Data records

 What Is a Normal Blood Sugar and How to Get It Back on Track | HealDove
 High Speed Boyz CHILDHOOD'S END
...
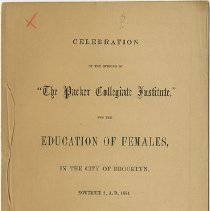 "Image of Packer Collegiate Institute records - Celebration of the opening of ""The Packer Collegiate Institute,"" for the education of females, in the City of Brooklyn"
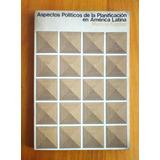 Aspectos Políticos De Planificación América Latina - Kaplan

Assignment
Give back exactly the lines of the listing above that run from the line with "What Is a Normal" to the line with "High Speed Boyz CHILDHOOD'S END", inclusive.

Output of the exercise
 What Is a Normal Blood Sugar and How to Get It Back on Track | HealDove
 High Speed Boyz CHILDHOOD'S END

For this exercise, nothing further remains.